Реальную опасность возвращения Отца многие усмотрели в форсированных выборах Горбачёва на пост президента страны. Причём вопрос вовсе не в том, что президент, узурпировав власть, должен был непременно обратиться в диктатора. Уже в постановке самого вопроса о такой возможности проглядывала зловещая тень Отца-тирана.

Приз маскарада. Рисунок Кособукина

Приз маскарада. Автор рисунка: Кособукин

Вместе с тем много признаков безрассудного Сына-весельчака можно было увидеть в структуре объявленной Горбачёвым политики демократизации и гласности, где вообще было заметно немало признаков карнавальности и духа народного праздника. Даже слова, составившие знаменитую триаду гласность – демократизация – перестройка образуют знакомую нам уже схему перехода хаоса в космос. Так, основа «глас» слова «гласность» – это не безучастная свобода слова, а голос-звук, направленный на жадного слушателя.

************

§ **ЧТО НУЖНО СДЕЛАТЬ**:
A) Перепишите фрагмент текста о политике Горбачёва, заменив «карнавальности» на «театральности»: начните со слов «Вместе с тем» и остановитесь после слов «на жадного слушателя.».
B) Продолжите текст о политике Горбачёва и образах Отца и Сына, начав сразу после его последнего предложения.
Пункты, приведённые далее, для работы не понадобятся.

************

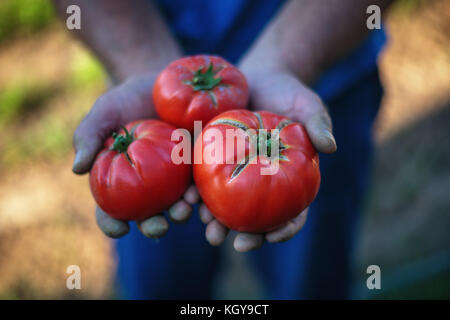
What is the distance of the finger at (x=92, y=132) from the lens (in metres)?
1.87

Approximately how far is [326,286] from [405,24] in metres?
4.10

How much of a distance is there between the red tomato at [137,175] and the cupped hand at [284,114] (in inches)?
8.5

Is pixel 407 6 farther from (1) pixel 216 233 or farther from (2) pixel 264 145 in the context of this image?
(1) pixel 216 233

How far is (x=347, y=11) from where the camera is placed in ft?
7.37

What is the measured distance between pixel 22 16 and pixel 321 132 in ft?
16.7

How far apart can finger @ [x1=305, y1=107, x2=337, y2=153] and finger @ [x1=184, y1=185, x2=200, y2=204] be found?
0.61 m

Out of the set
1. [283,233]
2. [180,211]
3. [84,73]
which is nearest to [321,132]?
[283,233]

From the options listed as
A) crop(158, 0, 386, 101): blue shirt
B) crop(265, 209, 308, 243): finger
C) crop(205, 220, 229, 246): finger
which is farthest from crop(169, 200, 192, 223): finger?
crop(158, 0, 386, 101): blue shirt

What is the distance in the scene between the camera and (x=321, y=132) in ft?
5.75

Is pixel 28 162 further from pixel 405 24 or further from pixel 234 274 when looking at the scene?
pixel 405 24

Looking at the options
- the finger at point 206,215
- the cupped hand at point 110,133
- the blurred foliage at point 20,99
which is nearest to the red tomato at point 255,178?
the finger at point 206,215

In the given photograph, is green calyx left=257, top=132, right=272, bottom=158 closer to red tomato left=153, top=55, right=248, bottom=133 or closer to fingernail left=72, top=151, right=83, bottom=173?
red tomato left=153, top=55, right=248, bottom=133

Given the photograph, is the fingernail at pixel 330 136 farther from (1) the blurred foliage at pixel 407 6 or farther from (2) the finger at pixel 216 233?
(1) the blurred foliage at pixel 407 6

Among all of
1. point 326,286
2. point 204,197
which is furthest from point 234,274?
point 204,197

************

§ **РЕЗУЛЬТАТЫ**:
A)
Вместе с тем много признаков безрассудного Сына-весельчака можно было увидеть в структуре объявленной Горбачёвым политики демократизации и гласности, где вообще было заметно немало признаков театральности и духа народного праздника. Даже слова, составившие знаменитую триаду гласность – демократизация – перестройка образуют знакомую нам уже схему перехода хаоса в космос. Так, основа «глас» слова «гласность» – это не безучастная свобода слова, а голос-звук, направленный на жадного слушателя.

B)
В начале демократических преобразований скептики и недоброжелатели нередко саркастически сопоставляли демократию и демократизацию – другой член горбачёвской триады, не замечая скрытого в нём движения, раскрепощения и эйфории народного праздника. И, наконец, за этим хаосом (гласностью – демократизацией) следует перестройка – типичное слово из словаря новообразующегося космоса.

Следует заметить, что эта триада вряд ли была обязана своим происхождением глубокому предреформенному анализу. Вспомним, что первые шаги перестройки были достаточно прочно связаны с мифологическими схемами прошлых лет. Так, лозунг «ускорение» как бы логически вырос из праздновавшегося в первые дни правления Горбачёва юбилея стахановского движения – яркого мифа сталинской эпохи.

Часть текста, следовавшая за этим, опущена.